» Exercício curto 1:
Quais cidades o documento cita como exemplos de sistemas escolares que passaram à gestão de entidades estaduais?
» Exercício curto 2:
Devolva, por favor, o trecho do documento que começa nas palavras "Nos últimos anos, muitas" e termina logo após "arrecadação ou financiamento.", copiado sem nenhuma alteração.

» Documento:
Nos últimos anos, muitas cidades norte-americanas passaram a ser geridas por entidades estaduais em resposta a dificuldades financeiras ou falhas administrativas no sistema escolar, como ocorreu em Detroit, Camden e Nova Orleans. Essas intervenções, muitas vezes motivadas por um quadro de "má gestão financeira", resultaram em um processo de privatização acelerado, com a introdução de escolas charter, vales de educação e a gestão privada do sistema escolar, substituindo os professores sindicalizados, a gestão pública e a supervisão estatal. A ideia central de tais medidas é justificar uma redução de gastos e um poder mais limitado sobre a infraestrutura local, sem reestruturar efetivamente os mecanismos de arrecadação ou financiamento.

» Extrato de dados:

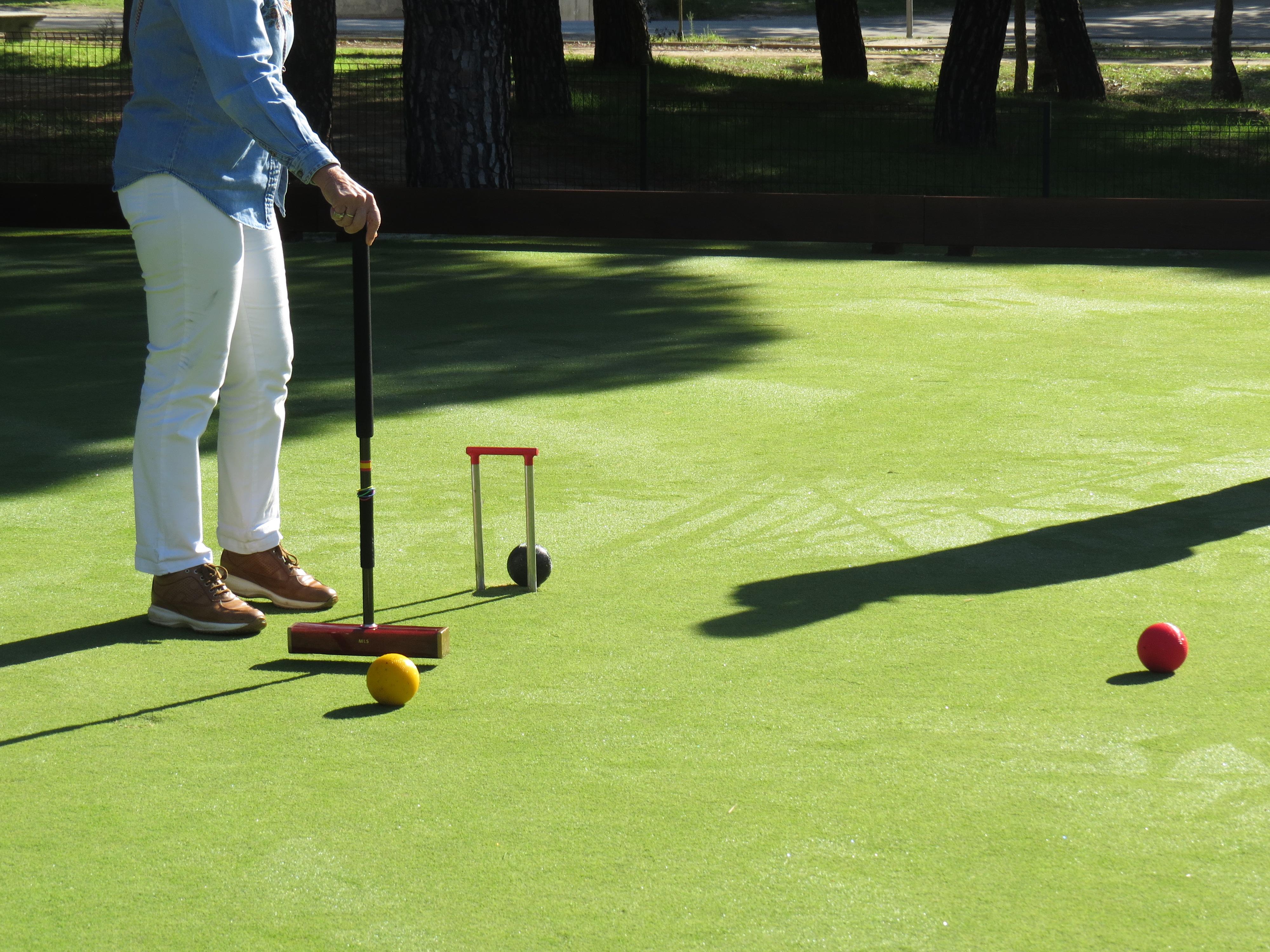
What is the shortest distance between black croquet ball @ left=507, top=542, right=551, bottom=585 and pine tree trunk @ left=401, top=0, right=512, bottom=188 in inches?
404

» Solução escrita 1:
Detroit, Camden e Nova Orleans.

» Solução escrita 2:
Nos últimos anos, muitas cidades norte-americanas passaram a ser geridas por entidades estaduais em resposta a dificuldades financeiras ou falhas administrativas no sistema escolar, como ocorreu em Detroit, Camden e Nova Orleans. Essas intervenções, muitas vezes motivadas por um quadro de "má gestão financeira", resultaram em um processo de privatização acelerado, com a introdução de escolas charter, vales de educação e a gestão privada do sistema escolar, substituindo os professores sindicalizados, a gestão pública e a supervisão estatal. A ideia central de tais medidas é justificar uma redução de gastos e um poder mais limitado sobre a infraestrutura local, sem reestruturar efetivamente os mecanismos de arrecadação ou financiamento.